Leider konnte das Ensemble unter der Leitung von Hans-Georg Kramer die Erwartungen nicht erfüllen. Der Funke sprang nicht über. Wo war die versprochene Vitalität, wo die barocke Lebensfreude? Die Programmauswahl war eher zäh und enthielt zu wenige schnelle oder tänzerische Sätze. Schon das lange Stimmen der Instrumente vor dem Konzertbeginn auf der Bühne und die fehlende Moderation waren ein Omen, was kommen würde. Die Zuhörer wussten gar nicht, an welchen Stellen Applaus angebracht war, da die Satzfolge der Werke im Programm nicht aufgeführt war. Der Abend verlief in Monotonie mit wenig Unterhaltungswert. Kaum verwunderlich, dass etliche Zuhörer nach der Pause nicht mehr in den Saal zurückkehrten.

Ein besonderer Reiz

Die originalgetreue Interpretation der 400 bis 500 Jahre alten Kompositionen auf italienischen frühbarocken Instrumenten mit Darmsaiten, wie die „Viola da Gamba“, üben einen besonderen Reiz aus. Die warmen, meist vibratolosen Klänge der fast schon vergessenen Instrumente faszinieren und lassen die Zuhörerinnen und Zuhörer zur Musik von Ludovico de Viadana und Giovanni Gabrieli eintauchen in die Welt des ausgehenden Mittelalters und der Renaissance.

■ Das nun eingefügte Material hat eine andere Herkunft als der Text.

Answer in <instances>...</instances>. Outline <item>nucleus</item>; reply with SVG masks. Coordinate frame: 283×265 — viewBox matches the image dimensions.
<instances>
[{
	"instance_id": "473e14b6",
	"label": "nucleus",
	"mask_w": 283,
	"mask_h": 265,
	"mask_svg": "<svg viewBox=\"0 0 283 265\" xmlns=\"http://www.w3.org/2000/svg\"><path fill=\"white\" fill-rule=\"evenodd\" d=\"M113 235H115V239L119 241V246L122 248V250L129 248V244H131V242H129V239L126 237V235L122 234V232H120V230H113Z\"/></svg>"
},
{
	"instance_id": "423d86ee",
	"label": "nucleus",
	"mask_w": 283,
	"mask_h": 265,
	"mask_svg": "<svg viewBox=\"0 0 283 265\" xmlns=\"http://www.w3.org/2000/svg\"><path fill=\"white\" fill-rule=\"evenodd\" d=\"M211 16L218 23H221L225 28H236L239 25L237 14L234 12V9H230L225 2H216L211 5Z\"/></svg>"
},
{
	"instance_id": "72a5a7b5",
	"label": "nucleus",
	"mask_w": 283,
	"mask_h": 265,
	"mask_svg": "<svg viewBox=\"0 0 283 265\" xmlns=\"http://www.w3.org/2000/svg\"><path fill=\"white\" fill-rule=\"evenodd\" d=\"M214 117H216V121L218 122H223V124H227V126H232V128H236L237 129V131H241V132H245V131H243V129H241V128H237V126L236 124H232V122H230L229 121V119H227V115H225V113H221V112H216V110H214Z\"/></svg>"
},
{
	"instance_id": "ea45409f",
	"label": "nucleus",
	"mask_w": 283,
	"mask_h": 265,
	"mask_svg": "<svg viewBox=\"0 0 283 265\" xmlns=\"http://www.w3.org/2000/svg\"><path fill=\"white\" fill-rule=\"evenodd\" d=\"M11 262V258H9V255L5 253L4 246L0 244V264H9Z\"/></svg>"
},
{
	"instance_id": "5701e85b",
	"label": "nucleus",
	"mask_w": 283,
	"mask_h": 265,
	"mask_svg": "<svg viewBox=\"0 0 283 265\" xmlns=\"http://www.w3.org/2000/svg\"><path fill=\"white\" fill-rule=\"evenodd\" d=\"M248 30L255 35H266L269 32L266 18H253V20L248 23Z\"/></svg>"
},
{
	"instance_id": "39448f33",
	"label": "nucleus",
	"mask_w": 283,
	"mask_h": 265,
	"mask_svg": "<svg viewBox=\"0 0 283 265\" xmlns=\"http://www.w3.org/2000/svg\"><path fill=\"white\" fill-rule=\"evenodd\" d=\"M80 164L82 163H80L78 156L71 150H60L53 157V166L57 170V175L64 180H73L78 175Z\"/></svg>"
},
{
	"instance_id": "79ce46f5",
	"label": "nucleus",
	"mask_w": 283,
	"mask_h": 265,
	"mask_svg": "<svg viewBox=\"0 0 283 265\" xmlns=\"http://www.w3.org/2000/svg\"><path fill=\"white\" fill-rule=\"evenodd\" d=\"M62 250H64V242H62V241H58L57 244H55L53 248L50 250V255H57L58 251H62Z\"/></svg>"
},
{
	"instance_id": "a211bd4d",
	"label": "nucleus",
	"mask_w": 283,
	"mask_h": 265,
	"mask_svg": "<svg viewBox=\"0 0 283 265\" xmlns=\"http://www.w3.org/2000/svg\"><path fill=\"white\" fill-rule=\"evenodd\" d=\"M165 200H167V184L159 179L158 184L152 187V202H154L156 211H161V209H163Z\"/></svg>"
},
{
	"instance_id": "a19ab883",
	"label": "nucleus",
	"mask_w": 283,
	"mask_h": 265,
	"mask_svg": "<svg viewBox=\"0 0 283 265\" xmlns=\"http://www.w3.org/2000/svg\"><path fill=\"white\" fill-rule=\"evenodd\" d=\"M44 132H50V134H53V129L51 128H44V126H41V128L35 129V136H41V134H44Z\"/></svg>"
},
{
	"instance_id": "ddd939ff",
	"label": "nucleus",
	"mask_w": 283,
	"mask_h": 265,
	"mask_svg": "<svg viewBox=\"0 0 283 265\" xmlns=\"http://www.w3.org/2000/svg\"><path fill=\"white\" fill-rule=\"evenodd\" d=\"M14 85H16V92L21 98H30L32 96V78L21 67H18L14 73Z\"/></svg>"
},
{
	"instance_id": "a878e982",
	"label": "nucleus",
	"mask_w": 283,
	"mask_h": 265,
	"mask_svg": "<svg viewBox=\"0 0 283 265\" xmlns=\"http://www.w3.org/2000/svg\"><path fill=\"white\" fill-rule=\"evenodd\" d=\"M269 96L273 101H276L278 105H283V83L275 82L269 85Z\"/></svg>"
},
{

Das dialogische Musizieren zwischen Cembalo und den Streichern spiegelt die Spielpraxis der Venezianischen Mehrchörigkeit wider, die Giovanni Gabrieli um 1600 im Dom San Marco mit Bläserchören erfunden hat. Die hervorragende Cembalistin Ingelore Schubert spielt technisch versiert, stellt ihre Virtuosität unter Beweis in toccatenhaften Passagen mit 32stel-Läufen und lässt ihr Instrument im silbrigen Klang aufleuchten. Die vier Violen „antworten“ im exakten Zusammenspiel mit zarten, doch klar konturierten transparenten Klängen und höchster Ausdrucksintensität.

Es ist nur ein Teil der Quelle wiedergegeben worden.